:: Task to carry out ::
Return the listing below verbatim, line for line, with nothing added, dropped, or changed.

:: Records shown ::
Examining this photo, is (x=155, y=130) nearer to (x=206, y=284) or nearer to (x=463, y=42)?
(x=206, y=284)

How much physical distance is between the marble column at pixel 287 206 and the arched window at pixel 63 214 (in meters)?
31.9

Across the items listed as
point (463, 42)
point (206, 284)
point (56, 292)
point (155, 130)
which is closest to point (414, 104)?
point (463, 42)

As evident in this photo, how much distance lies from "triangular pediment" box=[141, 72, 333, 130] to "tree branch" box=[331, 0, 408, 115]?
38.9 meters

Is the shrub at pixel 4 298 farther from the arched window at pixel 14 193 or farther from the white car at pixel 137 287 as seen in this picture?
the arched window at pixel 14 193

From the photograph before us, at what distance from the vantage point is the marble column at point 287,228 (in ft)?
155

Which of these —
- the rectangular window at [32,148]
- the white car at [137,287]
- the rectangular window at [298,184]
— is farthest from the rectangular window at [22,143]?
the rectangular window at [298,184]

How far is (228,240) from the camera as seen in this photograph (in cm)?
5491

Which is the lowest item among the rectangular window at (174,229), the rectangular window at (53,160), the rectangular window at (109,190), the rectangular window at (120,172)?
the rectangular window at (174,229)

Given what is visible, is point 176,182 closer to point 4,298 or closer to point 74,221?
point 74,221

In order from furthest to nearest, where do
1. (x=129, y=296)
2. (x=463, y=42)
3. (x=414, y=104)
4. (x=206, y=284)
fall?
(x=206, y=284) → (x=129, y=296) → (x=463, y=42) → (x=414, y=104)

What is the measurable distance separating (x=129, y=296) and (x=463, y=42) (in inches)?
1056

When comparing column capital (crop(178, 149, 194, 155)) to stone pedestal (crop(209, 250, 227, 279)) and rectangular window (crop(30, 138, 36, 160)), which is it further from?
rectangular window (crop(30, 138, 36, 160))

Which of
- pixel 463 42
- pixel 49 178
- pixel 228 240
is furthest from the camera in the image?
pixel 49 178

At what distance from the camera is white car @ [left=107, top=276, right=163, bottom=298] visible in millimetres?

:: Task output ::
Examining this photo, is (x=155, y=130) nearer to (x=206, y=284) or nearer to (x=463, y=42)?
(x=206, y=284)

How much physical distance is between the marble column at pixel 287 206 and the arched window at pixel 63 214 (in meters)?
31.9

Across the items listed as
point (463, 42)
point (206, 284)
point (56, 292)
point (155, 130)
which is closest to point (414, 104)?
point (463, 42)

As evident in this photo, how much distance lies from "triangular pediment" box=[141, 72, 333, 130] to "tree branch" box=[331, 0, 408, 115]?
38.9 meters

Is the shrub at pixel 4 298 farther from the arched window at pixel 14 193 or farther from the white car at pixel 137 287 as seen in this picture?
the arched window at pixel 14 193

From the photograph before us, at what distance from the vantage point is the marble column at point 287,228 (in ft)?
155

Which of these —
- the rectangular window at [32,148]
- the white car at [137,287]
- the rectangular window at [298,184]
— is farthest from the rectangular window at [22,143]?
the rectangular window at [298,184]

How far is (228,240) from the camera as seen in this photograph (in cm)?
5491

Which is the lowest item among the rectangular window at (174,229), the rectangular window at (53,160), the rectangular window at (109,190), the rectangular window at (120,172)?
the rectangular window at (174,229)

Given what is visible, is point 176,182 closer to point 4,298 or closer to point 74,221?
point 74,221

In order from furthest to nearest, where do
1. (x=129, y=296)
2. (x=463, y=42)
3. (x=414, y=104)
4. (x=206, y=284)
fall?
(x=206, y=284) → (x=129, y=296) → (x=463, y=42) → (x=414, y=104)

What is the measurable distance separating (x=129, y=296) and (x=463, y=42) (in inches)?
1056

When comparing column capital (crop(178, 149, 194, 155)) to stone pedestal (crop(209, 250, 227, 279)) and rectangular window (crop(30, 138, 36, 160)), which is it further from?
rectangular window (crop(30, 138, 36, 160))

Which of
- pixel 463 42
- pixel 49 178
- pixel 228 240
is furthest from the camera in the image?
pixel 49 178

At what distance from the camera is white car @ [left=107, top=276, right=163, bottom=298] visible in millimetres?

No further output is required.